While I agree that you should definitely use your tools in the best way you're capable of, I think for most people there's a baseline expectation that if you save data in a database, that data will be safe (at the very least, recoverable) unless something happens like the server catching on fire.
Nearly every other major database has this as the default -- MySQL, PostgreSQL, CouchDB, and Berkeley DB to name a few. (Redis doesn't, but it's also very upfront about it, and does provide this kind of durability as an option from early on.) So when MongoDB breaks this expectation, and when asked to support it as an option, just says, "That's what more hardware is for," it's a pretty big turnoff.
Mongo client's "safe" operator causes the client to see if the database threw an error and throw an error itself. Like someone mentioned, it mostly falls on the mongo clients to implement this. We mostly use fire-and-forget for our application, since it is just logging stats and speed is more important than losing an increment here or there. There should probably be better documentation telling people to always use the safe operations for important data.
There is also the durability issue. Early versions shipped with durability turned off by default and required replication to maintain durability. Mongo has had the journal feature since 1.8 and has it enabled by default since 1.9.2. (current version is 2.0)
So while mongo has definitely been unsafe in the past, both kinds of safety are now supported, and one is default. The other is either not that big a deal or egregious, depending on the way you view mongo.

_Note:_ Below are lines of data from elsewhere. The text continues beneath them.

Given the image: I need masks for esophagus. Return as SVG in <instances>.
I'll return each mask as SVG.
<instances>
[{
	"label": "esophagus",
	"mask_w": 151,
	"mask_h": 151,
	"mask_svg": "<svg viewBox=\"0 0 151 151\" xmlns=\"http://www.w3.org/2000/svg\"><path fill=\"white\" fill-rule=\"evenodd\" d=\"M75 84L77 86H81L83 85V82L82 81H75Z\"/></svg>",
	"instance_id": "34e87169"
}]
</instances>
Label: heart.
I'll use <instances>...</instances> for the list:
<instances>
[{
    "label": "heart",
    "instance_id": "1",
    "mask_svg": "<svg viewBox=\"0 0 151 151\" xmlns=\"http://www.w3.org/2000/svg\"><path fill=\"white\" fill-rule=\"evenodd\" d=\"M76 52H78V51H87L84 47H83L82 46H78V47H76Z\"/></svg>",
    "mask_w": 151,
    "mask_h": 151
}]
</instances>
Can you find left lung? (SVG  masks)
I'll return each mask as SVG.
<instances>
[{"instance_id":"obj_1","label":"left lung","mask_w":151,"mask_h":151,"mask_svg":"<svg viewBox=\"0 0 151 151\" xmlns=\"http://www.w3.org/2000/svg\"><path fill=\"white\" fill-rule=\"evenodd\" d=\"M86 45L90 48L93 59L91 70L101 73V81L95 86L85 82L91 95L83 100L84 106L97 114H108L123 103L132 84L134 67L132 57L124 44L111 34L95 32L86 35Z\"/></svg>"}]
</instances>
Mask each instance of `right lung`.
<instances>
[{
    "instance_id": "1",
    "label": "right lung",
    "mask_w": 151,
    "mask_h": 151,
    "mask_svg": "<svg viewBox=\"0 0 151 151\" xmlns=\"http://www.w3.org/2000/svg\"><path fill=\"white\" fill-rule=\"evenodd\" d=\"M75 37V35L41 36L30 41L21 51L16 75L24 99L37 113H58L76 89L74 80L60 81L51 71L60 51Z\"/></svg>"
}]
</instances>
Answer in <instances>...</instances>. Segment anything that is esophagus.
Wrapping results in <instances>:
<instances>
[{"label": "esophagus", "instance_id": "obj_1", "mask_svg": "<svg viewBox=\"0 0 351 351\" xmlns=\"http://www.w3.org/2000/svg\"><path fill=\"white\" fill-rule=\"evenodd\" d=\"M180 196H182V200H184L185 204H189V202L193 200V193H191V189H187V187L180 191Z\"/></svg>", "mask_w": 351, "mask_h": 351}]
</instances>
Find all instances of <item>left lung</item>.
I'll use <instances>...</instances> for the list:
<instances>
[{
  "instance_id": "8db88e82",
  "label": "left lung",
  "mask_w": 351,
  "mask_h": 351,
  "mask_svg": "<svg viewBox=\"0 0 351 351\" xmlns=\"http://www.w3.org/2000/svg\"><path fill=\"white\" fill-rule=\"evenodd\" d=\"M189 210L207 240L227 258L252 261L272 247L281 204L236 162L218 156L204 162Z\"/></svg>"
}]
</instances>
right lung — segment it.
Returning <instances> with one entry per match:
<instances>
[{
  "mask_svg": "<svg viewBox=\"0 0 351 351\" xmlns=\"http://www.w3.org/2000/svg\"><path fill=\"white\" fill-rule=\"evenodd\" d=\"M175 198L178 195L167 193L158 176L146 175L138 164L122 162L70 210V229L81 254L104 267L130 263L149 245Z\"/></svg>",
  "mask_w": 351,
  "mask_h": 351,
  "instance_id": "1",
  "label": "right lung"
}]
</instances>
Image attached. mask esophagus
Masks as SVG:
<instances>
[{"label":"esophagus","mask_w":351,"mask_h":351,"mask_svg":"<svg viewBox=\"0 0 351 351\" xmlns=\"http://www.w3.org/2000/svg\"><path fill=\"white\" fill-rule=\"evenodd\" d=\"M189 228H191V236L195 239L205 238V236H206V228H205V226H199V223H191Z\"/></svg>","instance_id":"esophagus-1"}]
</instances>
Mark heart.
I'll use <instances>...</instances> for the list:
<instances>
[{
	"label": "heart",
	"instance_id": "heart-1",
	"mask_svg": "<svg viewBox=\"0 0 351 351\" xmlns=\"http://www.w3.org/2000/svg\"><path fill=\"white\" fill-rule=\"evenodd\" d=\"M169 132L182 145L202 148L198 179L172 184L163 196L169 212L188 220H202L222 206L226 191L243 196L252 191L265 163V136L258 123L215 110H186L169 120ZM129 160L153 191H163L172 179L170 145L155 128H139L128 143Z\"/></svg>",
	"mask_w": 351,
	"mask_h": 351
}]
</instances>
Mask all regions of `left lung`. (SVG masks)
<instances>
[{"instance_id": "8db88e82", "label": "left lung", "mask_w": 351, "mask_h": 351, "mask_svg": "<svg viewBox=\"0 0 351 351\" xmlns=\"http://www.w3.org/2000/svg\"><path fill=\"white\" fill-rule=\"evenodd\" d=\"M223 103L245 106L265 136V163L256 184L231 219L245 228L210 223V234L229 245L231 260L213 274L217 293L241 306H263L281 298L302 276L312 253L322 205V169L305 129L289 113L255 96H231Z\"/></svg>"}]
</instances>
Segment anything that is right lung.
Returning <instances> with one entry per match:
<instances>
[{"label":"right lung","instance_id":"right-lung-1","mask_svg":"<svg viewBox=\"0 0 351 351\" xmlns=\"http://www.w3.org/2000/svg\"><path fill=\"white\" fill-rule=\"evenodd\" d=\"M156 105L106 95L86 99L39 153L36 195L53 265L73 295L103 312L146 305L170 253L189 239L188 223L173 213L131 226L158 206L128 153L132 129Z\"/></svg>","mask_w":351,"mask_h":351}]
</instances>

Care to explain? I believe for Redis, "appendfsync everysec" is the default. The poster's point was that MySQL and Postgres both ship with something like "appendfsync always", and you have to opt-in to the the less safe mode if you want to get more performance. Redis ships with the less safe mode pre-selected, and so has higher performance out-of-the-box.
You're right. The Postgres equivalent to "appendfsync always" is "synchronous_commit = on". Which AFAIK is the default.
However, one of the nice things about redis is that even if you run "appendfsync everysec" you never run the risk of corruption. You're only risk is losing a maximum of 2 seconds worth of data.
Nearly every other major database has this as the default -- MySQL, PostgreSQL, CouchDB, and Berkeley DB to name a few. (Redis doesn't, but it's also very upfront about it, and does provide this kind of durability as an option from early on.) So when MongoDB breaks this expectation, and when asked to support it as an option, just says, "That's what more hardware is for," it's a pretty big turnoff.